Clinton Dusts Off His 'Spin Machine'
| WASHINGTON
Each day of the congressional hearings into campaign-finance irregularities, the White House dispatches four men down Pennsylvania Avenue to Senate chambers near the proceedings. In borrowed offices of fellow Democrats, the four watch the testimony on in-house TV, furiously scribbling notes and punching buttons on their cell phones.
They are President Clinton's rapid-response team, and it is their job to corral reporters during breaks to interpret, "correct," and otherwise impart information about the White House view of the hearings.
"Spin doctoring" is a tactic used by Democrats and Republicans alike, but the current White House campaign is taking the practice to new levels of sophistication and, some would say, absurdity.

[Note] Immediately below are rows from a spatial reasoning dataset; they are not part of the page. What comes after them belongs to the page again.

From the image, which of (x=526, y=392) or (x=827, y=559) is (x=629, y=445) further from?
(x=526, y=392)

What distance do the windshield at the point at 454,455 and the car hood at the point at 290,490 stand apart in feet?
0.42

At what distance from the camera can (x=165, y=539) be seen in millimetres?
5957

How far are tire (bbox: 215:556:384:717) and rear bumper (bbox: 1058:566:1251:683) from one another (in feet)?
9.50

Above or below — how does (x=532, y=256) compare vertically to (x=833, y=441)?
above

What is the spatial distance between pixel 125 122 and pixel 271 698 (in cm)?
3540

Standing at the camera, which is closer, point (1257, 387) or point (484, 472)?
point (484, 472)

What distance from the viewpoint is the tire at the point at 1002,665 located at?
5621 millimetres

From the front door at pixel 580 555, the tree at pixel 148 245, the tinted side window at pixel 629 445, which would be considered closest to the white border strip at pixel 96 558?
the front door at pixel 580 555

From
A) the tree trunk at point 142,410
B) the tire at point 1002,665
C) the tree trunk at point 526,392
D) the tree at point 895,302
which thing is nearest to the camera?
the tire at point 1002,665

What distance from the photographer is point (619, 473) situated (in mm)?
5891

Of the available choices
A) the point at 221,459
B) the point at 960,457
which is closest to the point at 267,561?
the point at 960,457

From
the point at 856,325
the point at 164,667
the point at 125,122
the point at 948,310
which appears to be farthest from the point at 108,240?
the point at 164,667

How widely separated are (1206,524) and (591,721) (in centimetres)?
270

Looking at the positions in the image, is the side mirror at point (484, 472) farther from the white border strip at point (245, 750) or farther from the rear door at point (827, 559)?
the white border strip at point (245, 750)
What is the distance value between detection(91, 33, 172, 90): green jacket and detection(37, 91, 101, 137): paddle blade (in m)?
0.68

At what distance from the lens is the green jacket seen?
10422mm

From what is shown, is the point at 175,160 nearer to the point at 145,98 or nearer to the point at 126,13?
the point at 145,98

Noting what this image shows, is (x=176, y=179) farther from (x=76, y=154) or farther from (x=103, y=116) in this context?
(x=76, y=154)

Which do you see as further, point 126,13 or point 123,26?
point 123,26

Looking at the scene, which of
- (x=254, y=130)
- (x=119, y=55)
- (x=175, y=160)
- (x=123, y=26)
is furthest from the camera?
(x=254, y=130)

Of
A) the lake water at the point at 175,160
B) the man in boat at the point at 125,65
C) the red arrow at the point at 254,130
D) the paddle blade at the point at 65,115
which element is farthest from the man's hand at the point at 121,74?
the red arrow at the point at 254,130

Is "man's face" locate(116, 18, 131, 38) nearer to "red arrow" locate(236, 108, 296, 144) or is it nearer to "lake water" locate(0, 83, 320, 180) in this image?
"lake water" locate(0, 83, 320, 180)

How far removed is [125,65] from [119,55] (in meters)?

"We monitor the hearings and provide background clips and background materials [to the media] on all the issues being discussed," says White House special counsel Lanny Davis, the administration's point man with the media on some of its most vexing issues, including Whitewater campaign-finance issues.
It's not us, it's the system
But as hearings resume today, the goal of Democrats in general - and the rapid-response team in particular - is to dilute Republican claims that the White House and Democrats raised campaign funds illegally and show that it's the system, not Democratic Party ethics, that needs fixing, according to one Democratic strategist.
Being close at hand not only allows the team to provide input for the hour-to-hour news cycle, but it also has another advantage.
"It takes the backdrop of the White House out of the picture," says Martha Kumar, a political scientist at Towson University in Maryland.
"Rapid response is primarily ... not allowing cheap shots or inaccuracies to go uncorrected," says Donald Goldberg, special assistant to the president for legislative affairs, who serves on the behind-the-scenes effort. "The reason the speed is important is you have to do it in the same news cycle or it doesn't get reported."
So far, Sen. Fred Thompson (R) of Tennessee, who is chairing the hearings, and fellow Republicans were frustrated by their first witness, Richard Sullivan. Mr. Sullivan, formerly the Democratic National Committee's finance director, disclosed little that the White House had not already revealed.
In the eye of the camera
Still, the hearings have all the trappings of an old-fashioned summertime Washington scandal: imposing Senate chambers, stern-faced senators, and defensive witnesses and their lawyers cooking in camera lights.
Less obvious than the rapid-response team, but just as important in the effort to sway public opinion, is the subtext of speeches and questioning.
The use of language evolved by increasingly sophisticated polling techniques, called "crafted-talk" by University of Minnesota political scientist Lawrence Jacobs, is a technique that seeks to maximize the impact of the words politicians use.
"The language the Clinton administration is using in trying to handle these hearings, and the language used by Republicans, is not innocent," says Mr. Jacobs. "It is artfully crafted, designed and based on public-opinion research in order to score with Americans, to politically hurt the president."
Employed across the political spectrum, crafted talk uses public-opinion research to identify arguments, language, and symbols most people relate to and, theoretically, are willing to accept.
In this case, Democrats are using it to fend off GOP attacks on their fund-raising practices.
Committee co-chair John Glenn (D) of Ohio, for example, delivered an opening statement in which he suggested the hearings are not fair or bipartisan, because the investigation focuses on the White House, Jacobs says. While the use of rhetoric is an age-old game, he believes it has reached another level.
"A lot of people use the expression 'spin.' All I want is for our facts to get out," says an unabashed Mr. Davis.
According to one White House strategist, "There will be issues we are trumped on.... But the real question will be, was policy [on political contributions] ever changed? And the answer is no."